Hi guys,
suppose to have the following dataset:
data DB;
input ID :$200. Reason1 :$200.Reason2 :$200.;
cards;
0001 Considered Excluded
0001 Violated Not_excluded
0001 Excluded Not_Verified
0001 Excluded Not_Verified
run;
Is there a way to get the following?
data DB1;
input ID :$200. Reason1 :$200.Reason2 :$200.;
cards;
0001 Considered,Violated,Excluded Excluded,Not_excluded,Not_Verified
0001 Considered,Violated,Excluded Excluded,Not_excluded,Not_Verified
0001 Considered,Violated,Excluded Excluded,Not_excluded,Not_Verified
run;
In other words I would like to combine into one row and by each variable "Reason*" all the values the variable(s) takes.
Note that, after the combination, I would like to repeat the combination the number of times the variable Reason* takes a value ID by ID.
In the real dataset I have Reason1 , Reason12, Reason3, ..., Reason10.

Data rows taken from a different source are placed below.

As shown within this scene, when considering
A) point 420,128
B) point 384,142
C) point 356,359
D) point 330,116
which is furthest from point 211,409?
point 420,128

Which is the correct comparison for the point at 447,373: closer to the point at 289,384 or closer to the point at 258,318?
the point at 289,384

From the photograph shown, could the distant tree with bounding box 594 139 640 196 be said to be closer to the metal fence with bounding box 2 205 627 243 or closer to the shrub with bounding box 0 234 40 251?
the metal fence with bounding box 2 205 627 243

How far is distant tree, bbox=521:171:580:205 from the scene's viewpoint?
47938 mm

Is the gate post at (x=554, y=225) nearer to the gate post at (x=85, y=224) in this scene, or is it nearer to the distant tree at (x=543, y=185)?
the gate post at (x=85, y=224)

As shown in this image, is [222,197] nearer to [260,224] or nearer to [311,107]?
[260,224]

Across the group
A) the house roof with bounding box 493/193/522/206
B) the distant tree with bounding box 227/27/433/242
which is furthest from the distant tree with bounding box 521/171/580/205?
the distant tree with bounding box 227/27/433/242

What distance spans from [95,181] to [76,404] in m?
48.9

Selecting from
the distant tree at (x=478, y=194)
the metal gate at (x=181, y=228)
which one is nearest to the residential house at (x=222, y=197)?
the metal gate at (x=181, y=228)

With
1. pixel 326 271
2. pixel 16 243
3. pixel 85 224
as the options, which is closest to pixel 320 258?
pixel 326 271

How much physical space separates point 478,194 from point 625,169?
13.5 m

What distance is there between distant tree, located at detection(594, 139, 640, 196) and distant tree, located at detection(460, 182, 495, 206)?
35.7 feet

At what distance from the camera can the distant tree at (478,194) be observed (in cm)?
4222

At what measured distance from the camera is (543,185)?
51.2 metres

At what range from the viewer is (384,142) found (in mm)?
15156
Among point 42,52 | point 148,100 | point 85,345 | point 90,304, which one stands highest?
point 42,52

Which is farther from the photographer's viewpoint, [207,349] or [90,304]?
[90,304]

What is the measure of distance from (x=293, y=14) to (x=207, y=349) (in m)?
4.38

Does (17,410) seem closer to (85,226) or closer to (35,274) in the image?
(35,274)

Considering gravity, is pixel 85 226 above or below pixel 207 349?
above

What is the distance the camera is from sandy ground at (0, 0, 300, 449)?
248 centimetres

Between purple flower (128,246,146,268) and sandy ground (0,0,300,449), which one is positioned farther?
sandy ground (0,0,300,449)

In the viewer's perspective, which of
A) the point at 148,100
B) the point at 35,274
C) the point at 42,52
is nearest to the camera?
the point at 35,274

Can anyone help me please?
You will need to make NEW variable(s).
data want ;
set have end=eof;
length newreason $200 ;
retain newreason;
newreason = catx(',',newreason,reason);
if eof;
drop reason;
run;
If the data is grouped by something, perhaps your ID variable, then this can be simplified by by placing the SET inside a DO loop and using a BY statement. This will eliminate the need for the RETAIN statement.
data want;
do until (last.id);
set have;
by id;
length newreason $200;
newreason=catx(',',newreason,reason);
end;
drop reason;
run;
To output multiple copies you could change the DO statement to count the number of observations and then add a second DO loop around an output statement.
data want;
do _n_=1 by 1 until (last.id);
set have;
by id;
length newreason $200;
newreason=catx(',',newreason,reason);
end;
do _n_=1 to _n_;
output;
end;
drop reason;
run;
But if there are other variables besides ID and REASON you want to keep then instead just add another DO loop with and additional SET statement.
data want;
do until (last.id);
set have;
by id;
length newreason $200;
newreason=catx(',',newreason,reason);
end;
do until (last.id);
set have;
by id;
output;
end;
drop reason;
run;
And to handle multiple variables just use arrays.
data want;
do until (last.id);
set have;
by id;
array reason[10];
array newreason[10] $200;
do over reason;
newreason=catx(',',newreason,reason);
end;
end;
do until (last.id);
set have;
by id;
output;
end;
drop reason1-reason10;
run;
If you don't like using the deprecated DO OVER syntax then just add explicit indexes instead.
do _n_=1 to dim(reason);
newreason[_n_]=catx(',',newreason[_n_],reason[_n_]);
end;
In my opinion, this is not a good idea, and it makes future programming difficult. See Maxim 19. Also, why do you need an output of three identical rows?
Maybe a different re-arrangement of the data would work better. Please tell us what analyses/plots/tables you would create once you have the data re-arranged as you want?
@NewUsrStat wrote:
Thank you very much for your help. The reason why I have to replicate rows is because the dataset contains other variables with different values and for the subsequent analysis I have to apply different types of filters.
Unfortunately, this does not answer my question about what analyses/plots/tables are you trying to create.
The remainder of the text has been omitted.